*PROBLEM TO WORK ON*:
In the data below, find the line containing "Going by this"; reproduce that line and all subsequent lines exactly, and nothing else.

*GIVEN RECORDS*:
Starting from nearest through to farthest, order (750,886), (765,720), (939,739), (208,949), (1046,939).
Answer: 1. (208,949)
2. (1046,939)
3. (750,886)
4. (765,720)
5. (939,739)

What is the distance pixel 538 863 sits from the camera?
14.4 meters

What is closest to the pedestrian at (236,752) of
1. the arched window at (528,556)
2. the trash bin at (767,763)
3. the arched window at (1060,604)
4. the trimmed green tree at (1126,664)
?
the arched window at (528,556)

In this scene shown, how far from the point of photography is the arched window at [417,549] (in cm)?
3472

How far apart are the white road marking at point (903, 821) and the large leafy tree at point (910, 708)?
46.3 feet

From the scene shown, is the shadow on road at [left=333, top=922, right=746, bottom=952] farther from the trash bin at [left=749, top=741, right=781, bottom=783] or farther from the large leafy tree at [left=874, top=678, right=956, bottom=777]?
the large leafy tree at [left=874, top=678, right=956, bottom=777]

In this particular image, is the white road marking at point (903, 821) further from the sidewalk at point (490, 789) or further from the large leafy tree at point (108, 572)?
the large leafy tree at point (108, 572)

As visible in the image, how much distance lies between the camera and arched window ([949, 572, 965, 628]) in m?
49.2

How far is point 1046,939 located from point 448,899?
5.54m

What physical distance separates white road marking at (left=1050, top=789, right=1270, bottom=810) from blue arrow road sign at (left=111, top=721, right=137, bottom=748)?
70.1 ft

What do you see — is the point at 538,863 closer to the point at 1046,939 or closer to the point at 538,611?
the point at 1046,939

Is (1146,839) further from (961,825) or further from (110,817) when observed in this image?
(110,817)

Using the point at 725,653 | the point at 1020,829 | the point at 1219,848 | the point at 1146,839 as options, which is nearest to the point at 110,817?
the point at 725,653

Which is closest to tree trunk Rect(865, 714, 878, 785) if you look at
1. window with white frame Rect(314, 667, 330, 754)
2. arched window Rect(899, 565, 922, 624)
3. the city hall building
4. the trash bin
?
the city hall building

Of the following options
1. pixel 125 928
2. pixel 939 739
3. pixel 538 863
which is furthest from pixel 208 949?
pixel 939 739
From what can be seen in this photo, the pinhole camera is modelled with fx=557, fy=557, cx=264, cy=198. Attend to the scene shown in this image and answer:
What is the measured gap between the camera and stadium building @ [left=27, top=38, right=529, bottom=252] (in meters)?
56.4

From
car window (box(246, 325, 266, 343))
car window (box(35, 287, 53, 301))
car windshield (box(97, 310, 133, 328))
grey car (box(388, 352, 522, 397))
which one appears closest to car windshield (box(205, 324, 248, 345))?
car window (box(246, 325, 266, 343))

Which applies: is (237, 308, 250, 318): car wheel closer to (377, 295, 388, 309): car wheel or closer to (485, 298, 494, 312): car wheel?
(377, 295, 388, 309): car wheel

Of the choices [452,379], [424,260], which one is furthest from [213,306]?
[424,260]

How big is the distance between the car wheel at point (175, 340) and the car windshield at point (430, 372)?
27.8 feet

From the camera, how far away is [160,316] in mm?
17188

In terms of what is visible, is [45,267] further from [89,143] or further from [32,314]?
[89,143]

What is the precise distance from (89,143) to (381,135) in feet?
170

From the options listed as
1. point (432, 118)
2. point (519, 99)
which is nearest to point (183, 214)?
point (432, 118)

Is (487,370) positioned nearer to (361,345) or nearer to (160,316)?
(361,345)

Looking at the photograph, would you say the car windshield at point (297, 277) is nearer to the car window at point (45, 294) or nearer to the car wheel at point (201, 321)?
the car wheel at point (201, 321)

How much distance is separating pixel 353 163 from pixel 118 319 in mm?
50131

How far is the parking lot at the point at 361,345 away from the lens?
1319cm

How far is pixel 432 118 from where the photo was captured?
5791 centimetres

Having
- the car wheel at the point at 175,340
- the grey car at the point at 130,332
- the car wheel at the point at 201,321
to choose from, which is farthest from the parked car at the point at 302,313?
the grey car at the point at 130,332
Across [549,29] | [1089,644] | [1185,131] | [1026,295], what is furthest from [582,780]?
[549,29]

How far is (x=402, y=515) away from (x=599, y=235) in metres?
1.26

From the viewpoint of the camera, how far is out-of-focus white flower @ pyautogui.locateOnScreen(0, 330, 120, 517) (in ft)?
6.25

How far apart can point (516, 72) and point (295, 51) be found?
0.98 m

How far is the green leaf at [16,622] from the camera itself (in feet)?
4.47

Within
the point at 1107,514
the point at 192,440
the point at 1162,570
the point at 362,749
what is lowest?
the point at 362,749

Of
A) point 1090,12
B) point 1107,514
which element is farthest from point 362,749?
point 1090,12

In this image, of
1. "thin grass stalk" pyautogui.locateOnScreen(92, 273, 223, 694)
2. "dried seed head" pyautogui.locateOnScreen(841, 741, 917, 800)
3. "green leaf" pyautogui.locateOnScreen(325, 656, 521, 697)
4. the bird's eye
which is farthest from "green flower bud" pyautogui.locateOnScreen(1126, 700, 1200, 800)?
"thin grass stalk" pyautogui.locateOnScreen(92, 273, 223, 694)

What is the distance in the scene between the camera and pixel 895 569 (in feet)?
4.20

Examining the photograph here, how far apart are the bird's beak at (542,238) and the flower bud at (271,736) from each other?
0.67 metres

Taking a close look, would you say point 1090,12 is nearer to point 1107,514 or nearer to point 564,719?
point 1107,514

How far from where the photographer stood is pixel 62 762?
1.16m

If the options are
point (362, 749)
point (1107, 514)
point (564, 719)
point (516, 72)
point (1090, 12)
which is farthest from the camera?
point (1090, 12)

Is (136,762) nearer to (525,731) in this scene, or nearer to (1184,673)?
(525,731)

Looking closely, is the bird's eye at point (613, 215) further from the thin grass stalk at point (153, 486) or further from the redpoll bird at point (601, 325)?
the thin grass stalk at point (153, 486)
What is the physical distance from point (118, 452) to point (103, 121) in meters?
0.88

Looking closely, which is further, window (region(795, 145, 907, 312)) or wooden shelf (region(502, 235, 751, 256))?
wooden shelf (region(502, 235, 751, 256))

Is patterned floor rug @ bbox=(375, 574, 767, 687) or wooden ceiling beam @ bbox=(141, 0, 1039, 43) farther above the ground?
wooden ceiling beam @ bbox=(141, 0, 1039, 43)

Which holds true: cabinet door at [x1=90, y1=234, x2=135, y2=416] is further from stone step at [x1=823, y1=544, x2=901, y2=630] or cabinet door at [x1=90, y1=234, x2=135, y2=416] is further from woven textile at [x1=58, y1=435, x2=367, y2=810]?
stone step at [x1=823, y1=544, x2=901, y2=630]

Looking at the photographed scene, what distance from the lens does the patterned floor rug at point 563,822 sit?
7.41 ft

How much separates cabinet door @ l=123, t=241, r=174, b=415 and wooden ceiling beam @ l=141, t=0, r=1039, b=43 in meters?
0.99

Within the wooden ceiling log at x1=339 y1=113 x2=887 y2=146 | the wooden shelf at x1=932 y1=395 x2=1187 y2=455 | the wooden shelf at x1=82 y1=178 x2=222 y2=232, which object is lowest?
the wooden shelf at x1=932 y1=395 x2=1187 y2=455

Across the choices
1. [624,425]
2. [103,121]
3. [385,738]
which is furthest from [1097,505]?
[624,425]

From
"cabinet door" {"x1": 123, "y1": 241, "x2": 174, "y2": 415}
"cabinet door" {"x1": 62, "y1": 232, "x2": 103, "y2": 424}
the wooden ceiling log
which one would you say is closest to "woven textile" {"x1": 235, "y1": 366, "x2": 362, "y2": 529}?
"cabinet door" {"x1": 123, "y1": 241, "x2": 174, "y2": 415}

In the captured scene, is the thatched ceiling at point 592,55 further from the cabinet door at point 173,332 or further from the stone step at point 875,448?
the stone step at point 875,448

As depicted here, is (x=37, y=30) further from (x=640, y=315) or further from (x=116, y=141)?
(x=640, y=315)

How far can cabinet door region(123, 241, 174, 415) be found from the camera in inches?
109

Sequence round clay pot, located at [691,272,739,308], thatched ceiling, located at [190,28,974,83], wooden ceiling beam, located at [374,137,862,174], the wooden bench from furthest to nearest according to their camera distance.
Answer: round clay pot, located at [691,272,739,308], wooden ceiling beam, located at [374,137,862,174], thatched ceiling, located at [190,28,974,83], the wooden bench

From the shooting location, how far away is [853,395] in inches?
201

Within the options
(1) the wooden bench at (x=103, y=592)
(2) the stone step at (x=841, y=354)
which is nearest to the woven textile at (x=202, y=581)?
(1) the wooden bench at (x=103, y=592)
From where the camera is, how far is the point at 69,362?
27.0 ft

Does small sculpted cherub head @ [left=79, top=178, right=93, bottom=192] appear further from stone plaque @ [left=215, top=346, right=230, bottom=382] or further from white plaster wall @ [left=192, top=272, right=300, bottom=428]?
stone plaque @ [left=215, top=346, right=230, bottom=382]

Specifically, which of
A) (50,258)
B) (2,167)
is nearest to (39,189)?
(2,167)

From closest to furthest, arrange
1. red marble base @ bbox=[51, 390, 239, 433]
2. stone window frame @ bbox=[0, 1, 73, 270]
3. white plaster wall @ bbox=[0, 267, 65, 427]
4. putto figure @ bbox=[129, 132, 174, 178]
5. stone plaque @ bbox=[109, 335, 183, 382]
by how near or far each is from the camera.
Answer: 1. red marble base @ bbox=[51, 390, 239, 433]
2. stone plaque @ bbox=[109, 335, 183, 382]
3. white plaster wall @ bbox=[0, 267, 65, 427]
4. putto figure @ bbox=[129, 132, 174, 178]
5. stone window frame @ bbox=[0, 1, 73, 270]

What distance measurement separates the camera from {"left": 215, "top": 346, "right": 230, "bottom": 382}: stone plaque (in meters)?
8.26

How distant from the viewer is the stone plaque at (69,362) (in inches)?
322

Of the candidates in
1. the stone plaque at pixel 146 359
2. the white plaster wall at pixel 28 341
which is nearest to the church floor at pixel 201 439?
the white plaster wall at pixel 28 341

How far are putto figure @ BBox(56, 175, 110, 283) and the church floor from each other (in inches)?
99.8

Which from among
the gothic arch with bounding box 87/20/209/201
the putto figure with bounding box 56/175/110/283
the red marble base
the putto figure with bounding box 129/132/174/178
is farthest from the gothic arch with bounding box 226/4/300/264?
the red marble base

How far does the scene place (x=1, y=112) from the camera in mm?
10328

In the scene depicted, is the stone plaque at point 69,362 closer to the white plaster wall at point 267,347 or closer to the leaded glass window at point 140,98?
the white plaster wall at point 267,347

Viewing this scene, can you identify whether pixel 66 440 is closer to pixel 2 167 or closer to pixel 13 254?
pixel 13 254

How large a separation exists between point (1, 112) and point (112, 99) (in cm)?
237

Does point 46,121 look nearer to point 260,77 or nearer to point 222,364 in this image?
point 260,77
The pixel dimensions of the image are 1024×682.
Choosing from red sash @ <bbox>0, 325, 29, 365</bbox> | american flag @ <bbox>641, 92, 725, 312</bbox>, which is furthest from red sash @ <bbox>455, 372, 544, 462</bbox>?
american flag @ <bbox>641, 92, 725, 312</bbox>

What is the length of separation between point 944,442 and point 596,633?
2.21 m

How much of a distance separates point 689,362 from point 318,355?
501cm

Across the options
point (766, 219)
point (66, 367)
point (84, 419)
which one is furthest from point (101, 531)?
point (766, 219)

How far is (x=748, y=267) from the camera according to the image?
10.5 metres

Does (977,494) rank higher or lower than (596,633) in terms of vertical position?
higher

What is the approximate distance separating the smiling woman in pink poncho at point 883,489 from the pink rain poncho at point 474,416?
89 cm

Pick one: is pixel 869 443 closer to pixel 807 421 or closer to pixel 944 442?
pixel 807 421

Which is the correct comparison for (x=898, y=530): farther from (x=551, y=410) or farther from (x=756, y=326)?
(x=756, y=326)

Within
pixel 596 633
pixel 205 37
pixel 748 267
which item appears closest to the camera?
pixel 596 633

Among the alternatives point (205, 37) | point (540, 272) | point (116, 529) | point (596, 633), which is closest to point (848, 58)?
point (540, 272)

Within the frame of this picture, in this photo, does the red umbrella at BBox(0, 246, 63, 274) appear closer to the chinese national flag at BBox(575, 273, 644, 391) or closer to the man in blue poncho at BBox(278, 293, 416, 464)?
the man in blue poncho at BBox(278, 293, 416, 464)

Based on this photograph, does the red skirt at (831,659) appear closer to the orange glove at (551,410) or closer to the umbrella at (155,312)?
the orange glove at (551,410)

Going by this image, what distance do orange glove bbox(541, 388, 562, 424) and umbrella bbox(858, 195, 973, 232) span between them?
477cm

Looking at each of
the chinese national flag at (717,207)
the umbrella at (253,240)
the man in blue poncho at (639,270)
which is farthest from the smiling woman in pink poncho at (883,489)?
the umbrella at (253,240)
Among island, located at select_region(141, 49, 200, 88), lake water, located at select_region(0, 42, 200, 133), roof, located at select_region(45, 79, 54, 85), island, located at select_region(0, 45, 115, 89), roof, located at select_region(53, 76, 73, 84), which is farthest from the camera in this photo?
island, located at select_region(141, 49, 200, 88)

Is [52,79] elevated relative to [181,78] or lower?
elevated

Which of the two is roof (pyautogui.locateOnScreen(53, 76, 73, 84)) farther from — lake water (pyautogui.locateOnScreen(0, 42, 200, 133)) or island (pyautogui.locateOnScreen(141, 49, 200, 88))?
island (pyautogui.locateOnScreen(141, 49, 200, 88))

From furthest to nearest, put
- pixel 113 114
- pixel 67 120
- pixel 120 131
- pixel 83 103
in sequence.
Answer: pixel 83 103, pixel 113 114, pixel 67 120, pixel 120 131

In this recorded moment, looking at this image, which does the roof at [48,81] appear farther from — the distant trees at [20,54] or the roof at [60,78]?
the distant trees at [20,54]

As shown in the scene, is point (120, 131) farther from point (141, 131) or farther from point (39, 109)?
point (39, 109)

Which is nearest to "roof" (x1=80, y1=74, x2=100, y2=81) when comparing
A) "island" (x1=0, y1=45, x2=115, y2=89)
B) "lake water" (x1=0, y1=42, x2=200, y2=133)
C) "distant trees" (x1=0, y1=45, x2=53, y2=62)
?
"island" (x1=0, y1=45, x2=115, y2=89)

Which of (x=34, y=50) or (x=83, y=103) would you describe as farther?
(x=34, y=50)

*COMPLETED EXERCISE*:
Going by this image, what distance do orange glove bbox(541, 388, 562, 424) and umbrella bbox(858, 195, 973, 232) span between them?
477cm

Looking at each of
the chinese national flag at (717,207)
the umbrella at (253,240)
the man in blue poncho at (639,270)
which is farthest from the smiling woman in pink poncho at (883,489)?
the umbrella at (253,240)
Among island, located at select_region(141, 49, 200, 88), lake water, located at select_region(0, 42, 200, 133), roof, located at select_region(45, 79, 54, 85), island, located at select_region(0, 45, 115, 89), roof, located at select_region(53, 76, 73, 84), which is farthest from the camera in this photo?
island, located at select_region(141, 49, 200, 88)

Is [52,79] elevated relative to [181,78] or lower?
elevated

Which of the two is roof (pyautogui.locateOnScreen(53, 76, 73, 84)) farther from — lake water (pyautogui.locateOnScreen(0, 42, 200, 133)) or island (pyautogui.locateOnScreen(141, 49, 200, 88))?
island (pyautogui.locateOnScreen(141, 49, 200, 88))

From furthest to nearest, put
- pixel 113 114
- pixel 67 120
- pixel 120 131
- pixel 83 103
in sequence.
Answer: pixel 83 103, pixel 113 114, pixel 67 120, pixel 120 131

In this recorded moment, looking at this image, which does the roof at [48,81] appear farther from — the distant trees at [20,54] or the roof at [60,78]?
the distant trees at [20,54]

As shown in the scene, is point (120, 131) farther from point (141, 131) or farther from point (39, 109)?
point (39, 109)

Which is nearest to "roof" (x1=80, y1=74, x2=100, y2=81) when comparing
A) "island" (x1=0, y1=45, x2=115, y2=89)
B) "lake water" (x1=0, y1=42, x2=200, y2=133)
C) "distant trees" (x1=0, y1=45, x2=53, y2=62)
?
"island" (x1=0, y1=45, x2=115, y2=89)

Which of (x=34, y=50) or (x=83, y=103) would you describe as farther?
(x=34, y=50)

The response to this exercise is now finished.